- Task directions:
Print exactly, and only, the lines running from the line containing "Please identify, from" through the end of the records below.

-- start of Dataset content --

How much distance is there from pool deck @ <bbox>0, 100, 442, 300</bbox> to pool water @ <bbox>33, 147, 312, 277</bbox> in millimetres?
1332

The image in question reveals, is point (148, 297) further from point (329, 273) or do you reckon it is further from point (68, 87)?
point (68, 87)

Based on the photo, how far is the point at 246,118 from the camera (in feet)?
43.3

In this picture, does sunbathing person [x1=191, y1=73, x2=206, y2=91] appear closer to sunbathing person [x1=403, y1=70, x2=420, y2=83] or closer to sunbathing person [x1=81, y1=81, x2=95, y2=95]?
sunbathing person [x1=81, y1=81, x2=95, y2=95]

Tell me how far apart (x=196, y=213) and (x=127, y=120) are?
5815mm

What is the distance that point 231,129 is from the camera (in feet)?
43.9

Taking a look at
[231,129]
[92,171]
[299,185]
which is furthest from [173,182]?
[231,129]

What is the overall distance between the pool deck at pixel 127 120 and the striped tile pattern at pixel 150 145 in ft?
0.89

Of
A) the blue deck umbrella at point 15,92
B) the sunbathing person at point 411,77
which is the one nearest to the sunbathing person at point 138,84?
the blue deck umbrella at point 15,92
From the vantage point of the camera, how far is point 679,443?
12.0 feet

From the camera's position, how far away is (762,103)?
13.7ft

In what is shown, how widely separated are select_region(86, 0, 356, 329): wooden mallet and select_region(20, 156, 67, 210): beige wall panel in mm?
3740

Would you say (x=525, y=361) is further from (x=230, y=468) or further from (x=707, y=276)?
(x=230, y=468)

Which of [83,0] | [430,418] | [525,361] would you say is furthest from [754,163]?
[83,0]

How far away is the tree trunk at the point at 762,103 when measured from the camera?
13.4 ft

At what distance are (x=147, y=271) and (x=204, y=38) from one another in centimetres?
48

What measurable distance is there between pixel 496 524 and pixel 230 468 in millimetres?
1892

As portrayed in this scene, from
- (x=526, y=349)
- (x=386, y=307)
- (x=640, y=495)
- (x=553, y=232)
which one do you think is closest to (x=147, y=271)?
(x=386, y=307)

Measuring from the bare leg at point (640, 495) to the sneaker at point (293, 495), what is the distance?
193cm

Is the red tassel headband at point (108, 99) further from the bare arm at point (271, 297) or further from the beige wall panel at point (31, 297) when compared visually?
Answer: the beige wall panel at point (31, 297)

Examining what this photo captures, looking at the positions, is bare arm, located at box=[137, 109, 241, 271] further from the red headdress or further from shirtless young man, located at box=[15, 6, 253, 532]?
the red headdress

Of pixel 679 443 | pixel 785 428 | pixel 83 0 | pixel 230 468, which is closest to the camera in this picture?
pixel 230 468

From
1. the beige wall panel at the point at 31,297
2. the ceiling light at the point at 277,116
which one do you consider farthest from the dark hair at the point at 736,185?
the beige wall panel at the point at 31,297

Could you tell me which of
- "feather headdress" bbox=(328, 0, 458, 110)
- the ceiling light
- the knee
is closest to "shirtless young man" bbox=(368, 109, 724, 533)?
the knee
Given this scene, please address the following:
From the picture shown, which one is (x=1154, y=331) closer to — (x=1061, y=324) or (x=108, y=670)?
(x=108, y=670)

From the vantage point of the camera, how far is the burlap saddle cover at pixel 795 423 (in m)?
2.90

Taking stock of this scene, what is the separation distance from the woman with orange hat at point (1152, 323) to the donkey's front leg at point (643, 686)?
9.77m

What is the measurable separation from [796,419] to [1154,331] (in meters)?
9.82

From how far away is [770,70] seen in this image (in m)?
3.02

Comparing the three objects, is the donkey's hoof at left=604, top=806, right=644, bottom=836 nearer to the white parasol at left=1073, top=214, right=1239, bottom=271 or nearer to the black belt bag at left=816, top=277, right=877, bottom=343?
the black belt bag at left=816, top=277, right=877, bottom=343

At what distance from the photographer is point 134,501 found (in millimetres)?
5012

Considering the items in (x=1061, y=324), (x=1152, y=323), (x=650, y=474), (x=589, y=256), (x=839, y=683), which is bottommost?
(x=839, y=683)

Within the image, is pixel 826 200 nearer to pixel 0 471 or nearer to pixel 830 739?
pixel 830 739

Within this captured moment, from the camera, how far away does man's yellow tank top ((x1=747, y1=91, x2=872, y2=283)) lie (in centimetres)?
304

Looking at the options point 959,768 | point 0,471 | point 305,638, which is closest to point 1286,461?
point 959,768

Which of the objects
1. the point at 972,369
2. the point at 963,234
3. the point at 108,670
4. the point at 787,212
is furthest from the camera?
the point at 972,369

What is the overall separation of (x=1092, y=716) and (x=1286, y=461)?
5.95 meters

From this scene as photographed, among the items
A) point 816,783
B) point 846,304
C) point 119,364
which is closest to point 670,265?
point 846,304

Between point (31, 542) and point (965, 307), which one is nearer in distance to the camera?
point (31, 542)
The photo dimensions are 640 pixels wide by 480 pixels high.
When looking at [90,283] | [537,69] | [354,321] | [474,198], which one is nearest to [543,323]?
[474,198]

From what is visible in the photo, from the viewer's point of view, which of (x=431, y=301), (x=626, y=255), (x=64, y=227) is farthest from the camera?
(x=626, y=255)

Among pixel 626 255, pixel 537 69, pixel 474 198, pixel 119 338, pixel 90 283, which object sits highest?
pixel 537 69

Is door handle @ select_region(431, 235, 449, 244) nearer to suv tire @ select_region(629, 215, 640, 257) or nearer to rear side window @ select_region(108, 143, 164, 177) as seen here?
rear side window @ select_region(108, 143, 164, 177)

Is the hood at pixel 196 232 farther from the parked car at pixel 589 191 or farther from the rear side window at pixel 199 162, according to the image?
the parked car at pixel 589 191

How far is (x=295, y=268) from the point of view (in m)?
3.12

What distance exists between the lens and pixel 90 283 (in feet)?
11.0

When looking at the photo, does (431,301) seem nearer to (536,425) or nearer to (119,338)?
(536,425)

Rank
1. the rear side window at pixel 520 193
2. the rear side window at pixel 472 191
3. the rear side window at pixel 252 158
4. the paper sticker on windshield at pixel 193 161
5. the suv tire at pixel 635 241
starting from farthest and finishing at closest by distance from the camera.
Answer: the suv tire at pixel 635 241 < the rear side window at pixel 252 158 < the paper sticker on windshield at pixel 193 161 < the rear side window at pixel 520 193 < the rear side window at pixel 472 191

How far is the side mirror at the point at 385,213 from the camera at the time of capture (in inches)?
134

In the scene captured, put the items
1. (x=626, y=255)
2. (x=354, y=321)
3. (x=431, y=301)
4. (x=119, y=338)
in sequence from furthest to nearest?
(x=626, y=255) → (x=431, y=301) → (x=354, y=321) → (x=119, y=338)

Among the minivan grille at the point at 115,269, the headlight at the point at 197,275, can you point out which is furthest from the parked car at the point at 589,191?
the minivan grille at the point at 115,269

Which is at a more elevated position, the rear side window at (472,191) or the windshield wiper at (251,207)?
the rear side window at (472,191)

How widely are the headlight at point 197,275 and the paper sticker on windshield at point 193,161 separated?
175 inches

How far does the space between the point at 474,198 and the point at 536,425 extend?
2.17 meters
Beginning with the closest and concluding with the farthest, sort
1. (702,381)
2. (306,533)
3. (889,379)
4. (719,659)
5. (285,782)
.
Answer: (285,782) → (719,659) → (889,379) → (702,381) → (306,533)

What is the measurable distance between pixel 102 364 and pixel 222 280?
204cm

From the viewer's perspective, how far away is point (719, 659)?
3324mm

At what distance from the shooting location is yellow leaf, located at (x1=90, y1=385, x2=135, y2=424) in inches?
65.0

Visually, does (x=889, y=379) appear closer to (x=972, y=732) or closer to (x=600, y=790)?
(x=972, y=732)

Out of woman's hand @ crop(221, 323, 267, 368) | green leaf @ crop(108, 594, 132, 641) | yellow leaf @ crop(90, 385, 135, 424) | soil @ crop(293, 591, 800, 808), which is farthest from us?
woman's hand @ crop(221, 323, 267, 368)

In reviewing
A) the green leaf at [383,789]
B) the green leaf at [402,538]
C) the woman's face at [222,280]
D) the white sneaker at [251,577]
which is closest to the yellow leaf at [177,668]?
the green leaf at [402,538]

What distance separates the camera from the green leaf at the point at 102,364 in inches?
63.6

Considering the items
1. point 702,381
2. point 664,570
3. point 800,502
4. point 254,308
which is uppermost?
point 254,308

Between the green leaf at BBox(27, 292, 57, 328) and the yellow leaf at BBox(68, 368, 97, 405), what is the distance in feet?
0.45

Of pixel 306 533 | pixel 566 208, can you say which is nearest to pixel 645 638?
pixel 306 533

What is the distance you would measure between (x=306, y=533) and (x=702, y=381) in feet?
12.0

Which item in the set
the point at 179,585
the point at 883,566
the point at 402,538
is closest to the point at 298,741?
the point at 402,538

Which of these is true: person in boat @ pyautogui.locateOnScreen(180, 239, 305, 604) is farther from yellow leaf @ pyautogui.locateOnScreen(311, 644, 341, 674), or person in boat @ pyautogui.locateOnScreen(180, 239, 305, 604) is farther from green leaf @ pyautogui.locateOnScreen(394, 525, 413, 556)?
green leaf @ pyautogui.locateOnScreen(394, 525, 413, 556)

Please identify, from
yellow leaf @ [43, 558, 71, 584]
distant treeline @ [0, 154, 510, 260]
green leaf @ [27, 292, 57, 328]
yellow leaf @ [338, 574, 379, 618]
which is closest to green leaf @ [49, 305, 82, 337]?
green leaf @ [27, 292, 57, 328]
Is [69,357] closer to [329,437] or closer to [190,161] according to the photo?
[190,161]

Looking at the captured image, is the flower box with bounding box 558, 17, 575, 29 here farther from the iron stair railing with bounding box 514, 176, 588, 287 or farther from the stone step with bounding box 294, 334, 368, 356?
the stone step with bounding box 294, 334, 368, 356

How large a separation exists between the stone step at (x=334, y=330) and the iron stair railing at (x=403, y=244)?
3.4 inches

-- end of Dataset content --

- Solution:
Please identify, from
yellow leaf @ [43, 558, 71, 584]
distant treeline @ [0, 154, 510, 260]
green leaf @ [27, 292, 57, 328]
yellow leaf @ [338, 574, 379, 618]
which is closest to green leaf @ [49, 305, 82, 337]?
green leaf @ [27, 292, 57, 328]
Is [69,357] closer to [329,437] or closer to [190,161] according to the photo?
[190,161]

Looking at the captured image, is the flower box with bounding box 558, 17, 575, 29 here farther from the iron stair railing with bounding box 514, 176, 588, 287 or farther from the stone step with bounding box 294, 334, 368, 356?
the stone step with bounding box 294, 334, 368, 356

How large a separation exists between the stone step at (x=334, y=330) and the iron stair railing at (x=403, y=244)?
3.4 inches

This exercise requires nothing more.